## 原文
实现原理
属性值更新
nacos配置值变更后可以自动修改上下文中使用到的该配置值,在 spring-cloud-starter-alibaba-nacos-config中主要借助 RefreshEventListener 和 ContextRefresher 实现。
上面的属性刷新调用时序图,我们可以比较好介入的点就是 RefreshListener 和 ContextRefresher中的处理流程,一种解耦的方式就是利用spring的事件机制,在刷新属性方法执行结束后发布一个属性更新完成事件,并把本次更新的key嵌在事件中一起发布,方便外部感知。而这恰好在 ContextRefreshe.refreshEnvironment已经有相关逻辑实现了,源码如下:
public synchronized Set<String> refreshEnvironment() {
Map<String, Object> before = extract(
this.context.getEnvironment().getPropertySources());
addConfigFilesToEnvironment();
Set<String> keys = changes(before,
extract(this.context.getEnvironment().getPropertySources())).keySet();
//发布了环境变更事件
this.context.publishEvent(new EnvironmentChangeEvent(this.context, keys));
return keys;
}
但是很重要得一点是,销毁bean然后重建bean以及赋值属性是在 RefreshScope.refreshAll()中进行的,所以监听这个EnvironmentChangeEvent事件行不通,那监听 RefreshScope中发布的RefreshScopeRefreshedEvent 呢?还是不太现实,因为他发布事件时没有发布被更新的key我们无法利用这些被更新的key做文章。那要实现发布属性,而且能访问被更新后的值只能在RefreshListener 和 ContextRefresher上做文章。
为什么要选择ContextRefresher呢?
@Configuration
@ConditionalOnClass(RefreshScope.class)
@ConditionalOnProperty(name = RefreshAutoConfiguration.REFRESH_SCOPE_ENABLED, matchIfMissing = true)

## 所给数据
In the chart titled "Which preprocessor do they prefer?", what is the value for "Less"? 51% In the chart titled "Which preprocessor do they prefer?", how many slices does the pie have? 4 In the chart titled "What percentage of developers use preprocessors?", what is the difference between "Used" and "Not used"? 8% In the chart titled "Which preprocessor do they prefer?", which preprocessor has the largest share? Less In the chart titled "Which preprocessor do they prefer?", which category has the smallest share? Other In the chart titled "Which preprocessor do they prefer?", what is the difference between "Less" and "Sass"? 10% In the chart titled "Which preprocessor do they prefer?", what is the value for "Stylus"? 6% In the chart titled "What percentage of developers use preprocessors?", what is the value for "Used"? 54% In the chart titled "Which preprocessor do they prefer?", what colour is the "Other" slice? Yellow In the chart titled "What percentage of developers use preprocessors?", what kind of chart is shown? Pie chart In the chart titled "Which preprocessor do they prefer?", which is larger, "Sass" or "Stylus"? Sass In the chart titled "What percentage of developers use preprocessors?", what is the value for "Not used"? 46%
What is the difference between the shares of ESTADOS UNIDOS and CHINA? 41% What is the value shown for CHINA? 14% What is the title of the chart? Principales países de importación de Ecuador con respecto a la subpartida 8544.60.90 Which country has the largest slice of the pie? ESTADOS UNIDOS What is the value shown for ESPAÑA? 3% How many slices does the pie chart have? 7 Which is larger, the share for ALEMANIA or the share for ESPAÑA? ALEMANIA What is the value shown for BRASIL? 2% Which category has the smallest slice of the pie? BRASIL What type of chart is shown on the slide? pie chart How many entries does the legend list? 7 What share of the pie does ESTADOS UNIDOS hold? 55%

==

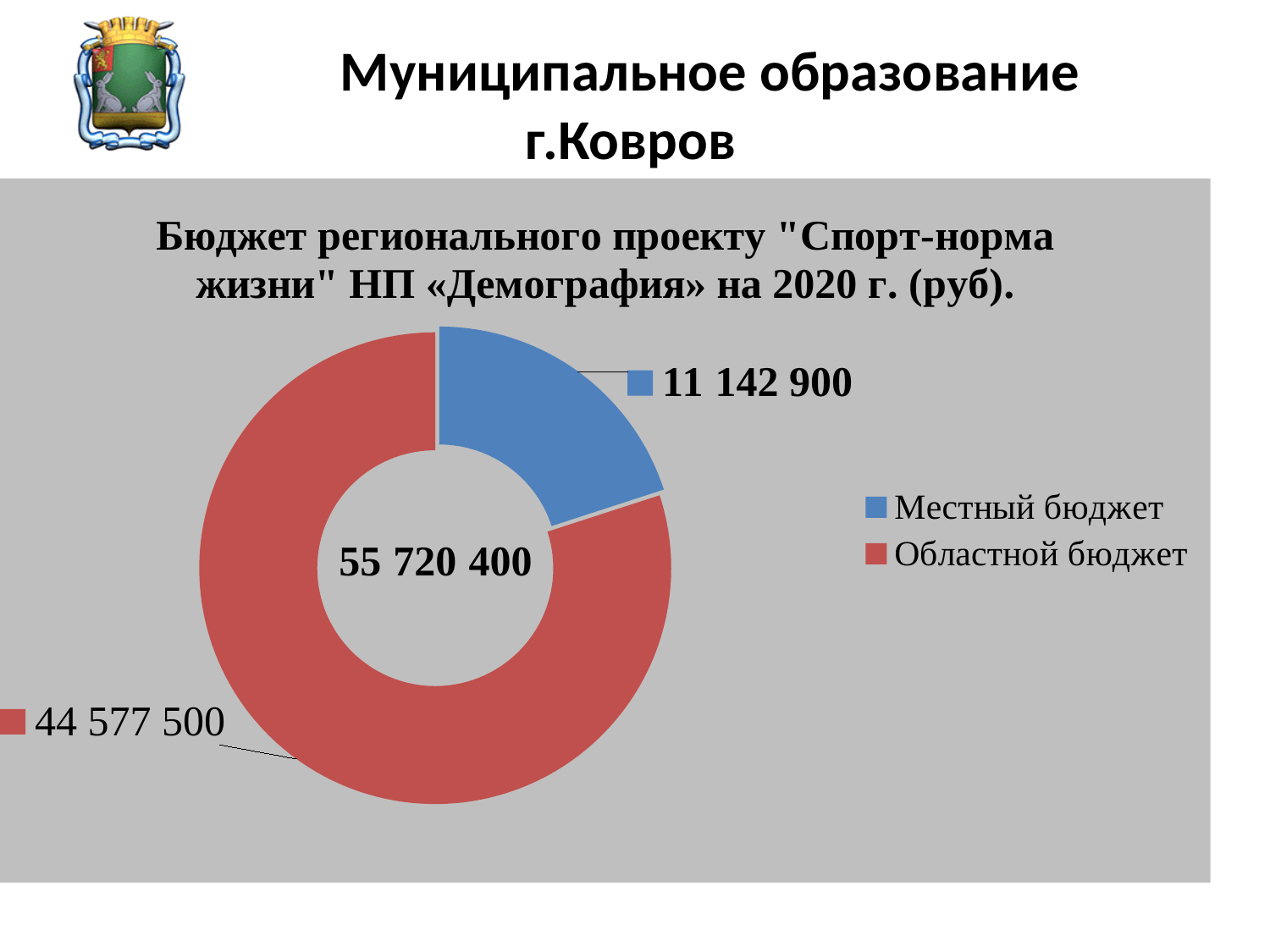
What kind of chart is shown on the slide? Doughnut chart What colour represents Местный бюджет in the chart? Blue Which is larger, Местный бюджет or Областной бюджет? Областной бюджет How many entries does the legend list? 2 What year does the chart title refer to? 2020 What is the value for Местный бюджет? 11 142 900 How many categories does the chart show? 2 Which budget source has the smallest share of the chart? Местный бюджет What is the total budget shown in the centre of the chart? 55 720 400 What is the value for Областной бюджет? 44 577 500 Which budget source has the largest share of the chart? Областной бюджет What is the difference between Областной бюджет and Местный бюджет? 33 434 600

## 练习说明
1/ 根据 Nacos 配置刷新一文,spring-cloud-starter-alibaba-nacos-config 主要借助哪两个类实现配置值的自动修改?
2/ 请从 Nacos 配置刷新一文中摘录一段,从"上面的属性刷新调用时序图,我们可以比较好介入的点就是 RefreshListener 和"开始,到"为什么要选择ContextRefresher呢?"结束,一字不改。
3/ 接着 Nacos 配置刷新一文的最后一句往下写。
上面的条目在本练习中用不到。

## 各题答案
1/ RefreshEventListener 和 ContextRefresher。

2/
上面的属性刷新调用时序图,我们可以比较好介入的点就是 RefreshListener 和 ContextRefresher中的处理流程,一种解耦的方式就是利用spring的事件机制,在刷新属性方法执行结束后发布一个属性更新完成事件,并把本次更新的key嵌在事件中一起发布,方便外部感知。而这恰好在 ContextRefreshe.refreshEnvironment已经有相关逻辑实现了,源码如下:
public synchronized Set<String> refreshEnvironment() {
Map<String, Object> before = extract(
this.context.getEnvironment().getPropertySources());
addConfigFilesToEnvironment();
Set<String> keys = changes(before,
extract(this.context.getEnvironment().getPropertySources())).keySet();
//发布了环境变更事件
this.context.publishEvent(new EnvironmentChangeEvent(this.context, keys));
return keys;
}
但是很重要得一点是,销毁bean然后重建bean以及赋值属性是在 RefreshScope.refreshAll()中进行的,所以监听这个EnvironmentChangeEvent事件行不通,那监听 RefreshScope中发布的RefreshScopeRefreshedEvent 呢?还是不太现实,因为他发布事件时没有发布被更新的key我们无法利用这些被更新的key做文章。那要实现发布属性,而且能访问被更新后的值只能在RefreshListener 和 ContextRefresher上做文章。
为什么要选择ContextRefresher呢?

3/
@AutoConfigureBefore(HibernateJpaAutoConfiguration.class)
public class RefreshAutoConfiguration {
......
@Bean
@ConditionalOnMissingBean
public ContextRefresher contextRefresher(ConfigurableApplicationContext context,
RefreshScope scope) {
return new ContextRefresher(context, scope);
}
@Bean
public RefreshEventListener refreshEventListener(ContextRefresher contextRefresher) {
return new RefreshEventListener(contextRefresher);
}
......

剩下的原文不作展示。